▶ [ИСХОДНЫЙ ТЕКСТ]:
===
Скоро игумену Феодору пришлось услышать отзыв патриарха о нем с братией. Одному иноку Студийской обители, Иоанну, прилучилось быть у патриарха Никифора по какому-то делу. Патриарх в разговоре с ним о Студийских монахах высказался так: «вы отщепенцы от церкви». Очевидно святитель недоволен был оппозицией иноков по делу эконома. Поэтому в отзыве его проглядывает некоторая раздраженность. Конечно, инок Иоанн передал о своем разговоре с патриархом игумену Феодору. Последний долгом счел снять с себя тяжелое обвинение. Он написал патриарху письмо, в котором сообщает ему об огорчении, причиненном отзывом первосвятителя и позволяет себе спросить, справедливо ли причинена им скорбь чадам своим? В оправдание же свое игумен пишет: «Мы не отщепенцы, святая глава, от Церкви Божией; да не случится этого с нами никогда! Хотя мы и повинны во многих других грехах, однако мы православны и питомцы кафолической церкви, отвергающее всякую ересь и принимающие все признанные вселенские и поместные соборы, равно как и изреченные ими канонические постановления. Ибо не вполне, а в половину православный тот, кто по видимому содержит правую веру, но не руководствуется божественными правилами. И твое блаженство, когда ты был возведен, мы приняли, как и исповедали это открыто пред тобою. С того времени доселе мы, как подобает, поминаем твое блаженство при священнодействии; и, свидетель Бог, если бы в тот день ты захотел войти в общение с нами, то мы имели бы общение с тобою, нисколько не сомневаясь; потому что ты возлюблен нами с самого начала. Но это молва – ради эконома, которого низложила сама истина». Далее он определяет степень виновности эконома и просит патриарха запретить ему священнослужение, дабы «паршивостью одного не заразилась Церковь»146. Патриарх не отвечал на это письмо, на что Феодор жалуется147. Монах Симеон, с которым он переписывался по этому же делу, не оправдал надежд его, склонившись на сторону императора148.
===
▶ [МАТЕРИАЛ]:
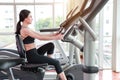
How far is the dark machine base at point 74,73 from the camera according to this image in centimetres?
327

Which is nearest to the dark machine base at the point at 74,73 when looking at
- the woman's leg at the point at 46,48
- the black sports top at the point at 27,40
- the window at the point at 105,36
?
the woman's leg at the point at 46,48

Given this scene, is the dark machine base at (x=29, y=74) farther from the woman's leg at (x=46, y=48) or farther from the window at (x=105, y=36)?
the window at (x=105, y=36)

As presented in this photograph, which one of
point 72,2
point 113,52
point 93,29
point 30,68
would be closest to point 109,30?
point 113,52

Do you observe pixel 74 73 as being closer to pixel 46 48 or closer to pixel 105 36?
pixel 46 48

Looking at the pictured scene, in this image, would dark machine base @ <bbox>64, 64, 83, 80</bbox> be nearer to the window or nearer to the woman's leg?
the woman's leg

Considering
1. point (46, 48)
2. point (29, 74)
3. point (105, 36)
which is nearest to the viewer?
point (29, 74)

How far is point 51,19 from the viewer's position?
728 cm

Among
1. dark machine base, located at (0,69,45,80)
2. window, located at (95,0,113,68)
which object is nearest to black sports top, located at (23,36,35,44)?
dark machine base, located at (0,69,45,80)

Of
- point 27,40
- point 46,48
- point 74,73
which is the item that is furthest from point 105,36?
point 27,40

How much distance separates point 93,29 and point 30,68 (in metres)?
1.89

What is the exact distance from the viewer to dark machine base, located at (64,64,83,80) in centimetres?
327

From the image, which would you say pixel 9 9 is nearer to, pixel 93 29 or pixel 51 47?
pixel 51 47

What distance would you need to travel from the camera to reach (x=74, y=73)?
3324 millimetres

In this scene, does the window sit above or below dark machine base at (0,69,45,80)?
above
===
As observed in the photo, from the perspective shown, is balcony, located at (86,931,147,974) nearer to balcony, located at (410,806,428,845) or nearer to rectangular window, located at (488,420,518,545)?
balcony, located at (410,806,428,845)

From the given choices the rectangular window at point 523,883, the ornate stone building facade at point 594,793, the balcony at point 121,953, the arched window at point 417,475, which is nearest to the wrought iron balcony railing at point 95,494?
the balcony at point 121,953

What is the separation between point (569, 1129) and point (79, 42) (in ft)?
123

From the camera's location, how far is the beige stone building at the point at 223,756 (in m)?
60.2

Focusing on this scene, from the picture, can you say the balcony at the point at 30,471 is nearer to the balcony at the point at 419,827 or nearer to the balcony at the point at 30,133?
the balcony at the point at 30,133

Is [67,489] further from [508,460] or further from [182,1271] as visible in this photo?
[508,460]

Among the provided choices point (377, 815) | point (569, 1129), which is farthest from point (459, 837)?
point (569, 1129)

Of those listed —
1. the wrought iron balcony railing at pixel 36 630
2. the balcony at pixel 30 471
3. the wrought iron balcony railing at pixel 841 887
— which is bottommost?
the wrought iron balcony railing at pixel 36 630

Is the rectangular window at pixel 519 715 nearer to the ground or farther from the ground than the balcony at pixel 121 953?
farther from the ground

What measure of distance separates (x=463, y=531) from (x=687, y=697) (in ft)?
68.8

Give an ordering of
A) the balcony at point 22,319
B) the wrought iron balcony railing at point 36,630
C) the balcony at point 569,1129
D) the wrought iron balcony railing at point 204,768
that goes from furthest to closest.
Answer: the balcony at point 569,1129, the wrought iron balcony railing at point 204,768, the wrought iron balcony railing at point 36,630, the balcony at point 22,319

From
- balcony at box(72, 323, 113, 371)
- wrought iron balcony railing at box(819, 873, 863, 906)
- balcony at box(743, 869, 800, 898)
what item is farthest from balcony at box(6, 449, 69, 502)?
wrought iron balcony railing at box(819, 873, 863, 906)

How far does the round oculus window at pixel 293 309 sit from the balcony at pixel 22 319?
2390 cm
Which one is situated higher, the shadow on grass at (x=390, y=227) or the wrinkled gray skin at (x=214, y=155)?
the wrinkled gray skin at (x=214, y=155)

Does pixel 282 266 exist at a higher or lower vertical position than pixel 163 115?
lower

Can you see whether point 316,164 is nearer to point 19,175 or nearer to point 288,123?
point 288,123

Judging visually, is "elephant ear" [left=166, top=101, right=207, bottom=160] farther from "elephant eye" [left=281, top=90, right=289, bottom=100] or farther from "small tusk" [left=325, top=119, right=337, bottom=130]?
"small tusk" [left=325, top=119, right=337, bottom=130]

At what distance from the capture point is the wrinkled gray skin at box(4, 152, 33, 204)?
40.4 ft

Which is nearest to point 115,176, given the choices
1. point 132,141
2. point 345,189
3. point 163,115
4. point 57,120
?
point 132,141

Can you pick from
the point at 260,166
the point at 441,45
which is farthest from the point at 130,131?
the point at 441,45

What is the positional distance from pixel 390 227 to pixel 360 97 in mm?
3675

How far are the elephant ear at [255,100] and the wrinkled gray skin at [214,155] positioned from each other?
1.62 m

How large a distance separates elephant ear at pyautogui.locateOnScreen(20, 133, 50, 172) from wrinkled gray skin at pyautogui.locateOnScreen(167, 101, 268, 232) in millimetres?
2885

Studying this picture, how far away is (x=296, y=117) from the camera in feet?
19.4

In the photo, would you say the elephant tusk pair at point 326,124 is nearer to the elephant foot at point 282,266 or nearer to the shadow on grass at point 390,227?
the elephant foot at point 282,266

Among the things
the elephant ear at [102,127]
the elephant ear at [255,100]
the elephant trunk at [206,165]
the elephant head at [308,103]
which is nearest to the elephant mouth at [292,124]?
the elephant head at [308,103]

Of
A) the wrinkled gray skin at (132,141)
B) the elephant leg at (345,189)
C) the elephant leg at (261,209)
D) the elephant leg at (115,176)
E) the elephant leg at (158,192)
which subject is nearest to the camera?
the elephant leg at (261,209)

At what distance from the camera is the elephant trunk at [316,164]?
===
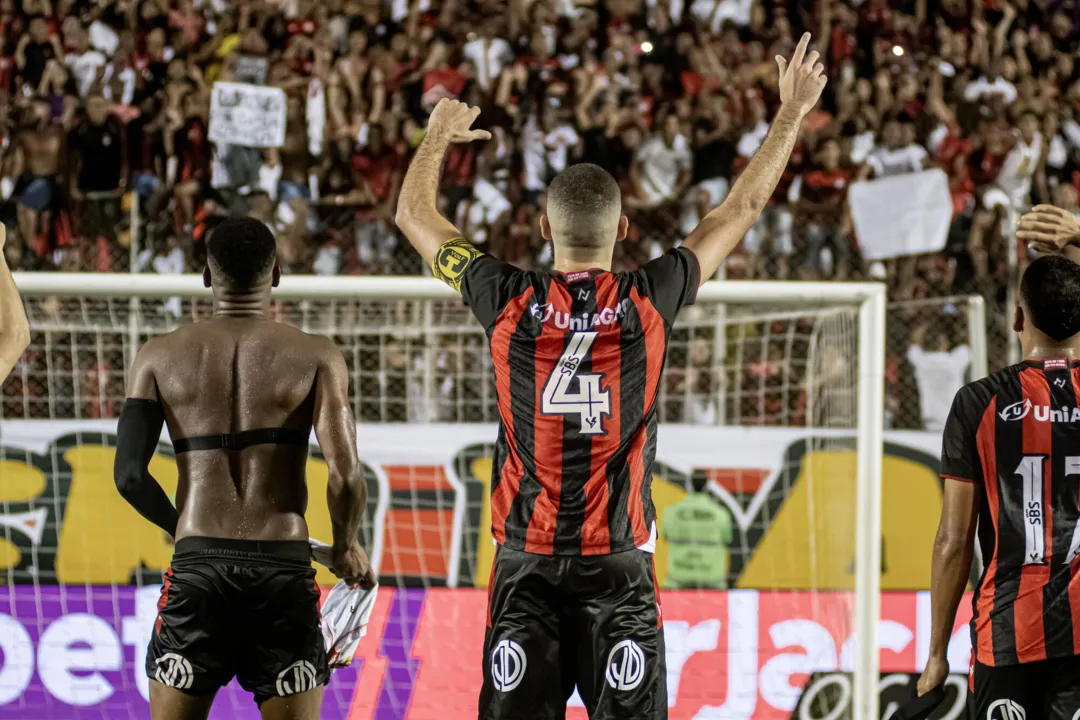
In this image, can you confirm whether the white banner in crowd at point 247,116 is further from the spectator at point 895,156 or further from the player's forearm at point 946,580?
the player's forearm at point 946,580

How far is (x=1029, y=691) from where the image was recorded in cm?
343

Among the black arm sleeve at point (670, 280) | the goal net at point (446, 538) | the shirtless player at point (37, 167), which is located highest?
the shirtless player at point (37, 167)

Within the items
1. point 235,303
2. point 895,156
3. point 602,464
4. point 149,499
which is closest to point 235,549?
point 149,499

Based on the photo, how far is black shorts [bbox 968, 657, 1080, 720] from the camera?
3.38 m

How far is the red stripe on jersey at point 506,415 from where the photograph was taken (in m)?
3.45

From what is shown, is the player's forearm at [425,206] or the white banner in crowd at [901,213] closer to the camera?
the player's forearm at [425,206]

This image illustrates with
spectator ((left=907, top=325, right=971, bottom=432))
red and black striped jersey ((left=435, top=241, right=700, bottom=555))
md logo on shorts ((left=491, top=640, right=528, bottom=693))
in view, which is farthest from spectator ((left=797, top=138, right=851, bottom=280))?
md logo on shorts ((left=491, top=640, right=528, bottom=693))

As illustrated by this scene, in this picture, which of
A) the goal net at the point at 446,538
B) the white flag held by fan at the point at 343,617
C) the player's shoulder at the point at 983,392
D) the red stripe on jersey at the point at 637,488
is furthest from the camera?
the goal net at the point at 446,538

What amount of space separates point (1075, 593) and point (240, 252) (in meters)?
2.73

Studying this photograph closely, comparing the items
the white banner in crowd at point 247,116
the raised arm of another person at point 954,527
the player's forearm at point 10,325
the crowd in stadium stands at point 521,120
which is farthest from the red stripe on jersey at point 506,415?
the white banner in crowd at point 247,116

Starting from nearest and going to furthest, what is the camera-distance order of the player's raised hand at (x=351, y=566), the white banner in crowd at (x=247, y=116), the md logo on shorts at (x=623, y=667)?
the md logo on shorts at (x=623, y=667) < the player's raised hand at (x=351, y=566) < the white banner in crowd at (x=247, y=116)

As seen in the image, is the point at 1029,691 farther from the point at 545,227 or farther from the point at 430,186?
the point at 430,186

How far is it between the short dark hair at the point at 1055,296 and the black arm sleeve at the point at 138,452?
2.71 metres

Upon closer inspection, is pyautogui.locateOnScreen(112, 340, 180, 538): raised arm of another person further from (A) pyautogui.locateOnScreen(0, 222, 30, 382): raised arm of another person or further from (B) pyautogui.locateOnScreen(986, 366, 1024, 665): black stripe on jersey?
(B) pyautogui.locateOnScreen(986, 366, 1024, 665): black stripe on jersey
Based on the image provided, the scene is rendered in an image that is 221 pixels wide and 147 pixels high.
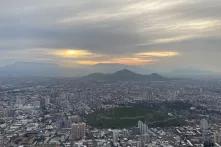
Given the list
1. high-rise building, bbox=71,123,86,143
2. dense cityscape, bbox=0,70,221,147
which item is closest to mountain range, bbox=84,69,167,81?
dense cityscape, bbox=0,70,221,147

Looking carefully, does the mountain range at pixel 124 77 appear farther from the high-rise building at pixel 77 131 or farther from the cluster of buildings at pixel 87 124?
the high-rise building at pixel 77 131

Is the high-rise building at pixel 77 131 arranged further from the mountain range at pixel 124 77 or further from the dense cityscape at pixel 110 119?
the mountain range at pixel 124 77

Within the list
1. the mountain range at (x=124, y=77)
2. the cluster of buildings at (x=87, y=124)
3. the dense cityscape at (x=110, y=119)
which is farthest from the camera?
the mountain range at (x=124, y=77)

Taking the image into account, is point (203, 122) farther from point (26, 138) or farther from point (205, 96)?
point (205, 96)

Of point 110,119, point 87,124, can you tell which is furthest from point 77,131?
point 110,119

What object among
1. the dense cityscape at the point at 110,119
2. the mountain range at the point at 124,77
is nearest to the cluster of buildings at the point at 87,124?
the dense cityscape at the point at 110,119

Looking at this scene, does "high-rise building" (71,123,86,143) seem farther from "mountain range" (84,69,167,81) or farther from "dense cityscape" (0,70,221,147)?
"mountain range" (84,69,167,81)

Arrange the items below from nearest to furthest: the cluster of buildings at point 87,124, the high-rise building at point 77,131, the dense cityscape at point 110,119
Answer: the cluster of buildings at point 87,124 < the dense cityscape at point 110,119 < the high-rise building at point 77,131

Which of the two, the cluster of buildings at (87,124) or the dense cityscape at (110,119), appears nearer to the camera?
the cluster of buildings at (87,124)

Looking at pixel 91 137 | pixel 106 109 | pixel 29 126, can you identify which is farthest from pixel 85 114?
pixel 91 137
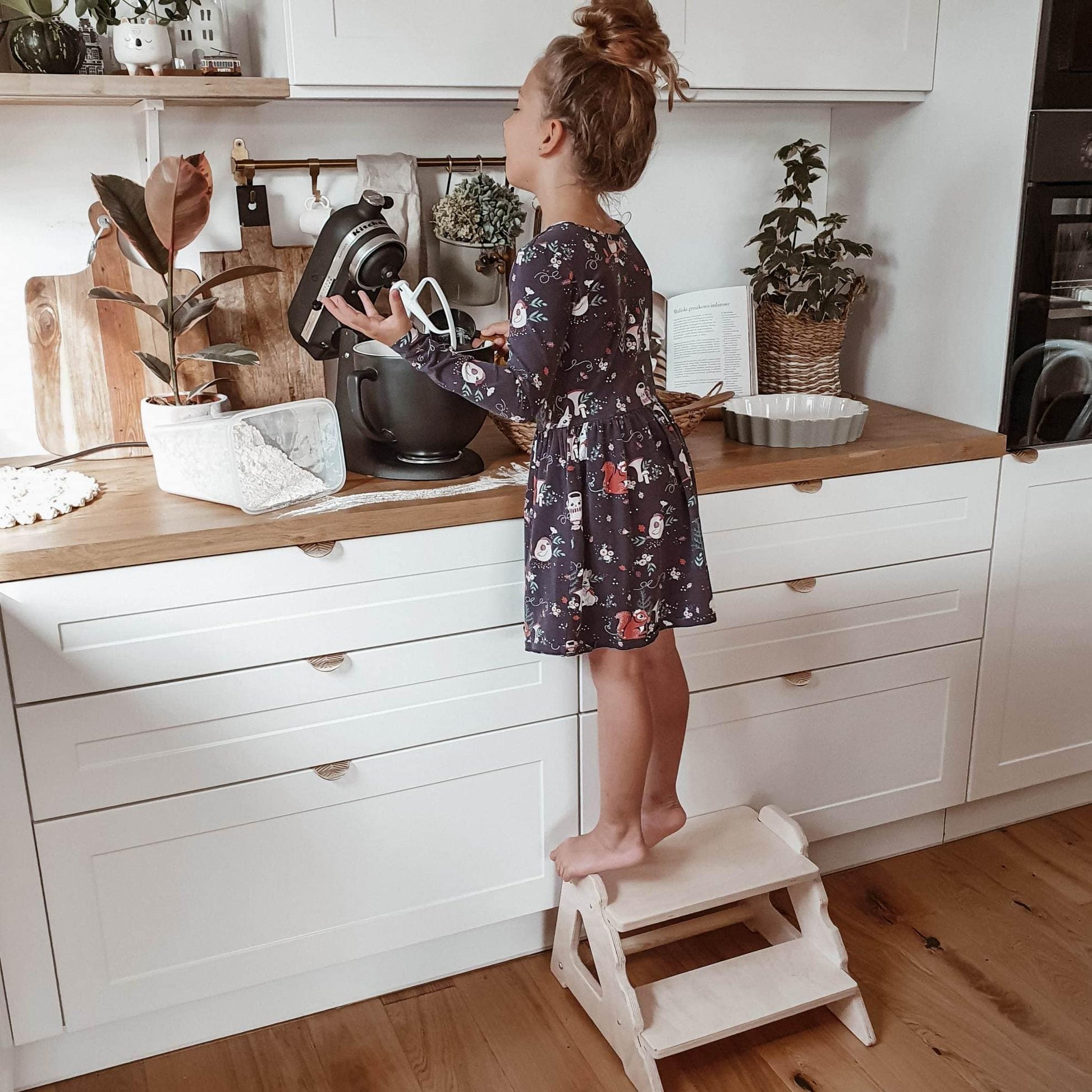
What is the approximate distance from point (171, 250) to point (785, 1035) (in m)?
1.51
===
▶ [ЗАДАНИЕ]: Перескажите короче абзац текста, который начинается словами «Скоро игумену Феодору пришлось услышать», и сохраните главные факты. Материал здесь не нужен.

▶ [РЕШЕНИЕ ЗАДАНИЯ]: Патриарх Никифор в разговоре с Иоанном, иноком Студийской обители, назвал студийских монахов «отщепенцами от церкви». Видимо, он был недоволен тем, что иноки выступили против него по делу эконома. Иоанн передал эти слова игумену Феодору, и тот написал патриарху письмо. В нем игумен выразил огорчение таким отзывом и заявил, что монахи не отщепенцы. По его словам, они православны, отвергают всякую ересь и принимают вселенские и поместные соборы вместе с их правилами. Они приняли патриарха при его возведении и поминают его при богослужении. Причиной молвы Феодор назвал дело эконома. Он определил степень его вины и попросил запретить ему священнослужение. Патриарх на письмо не ответил, на что Феодор жаловался. Монах Симеон, с которым игумен переписывался по этому делу, его надежд не оправдал и склонился на сторону императора.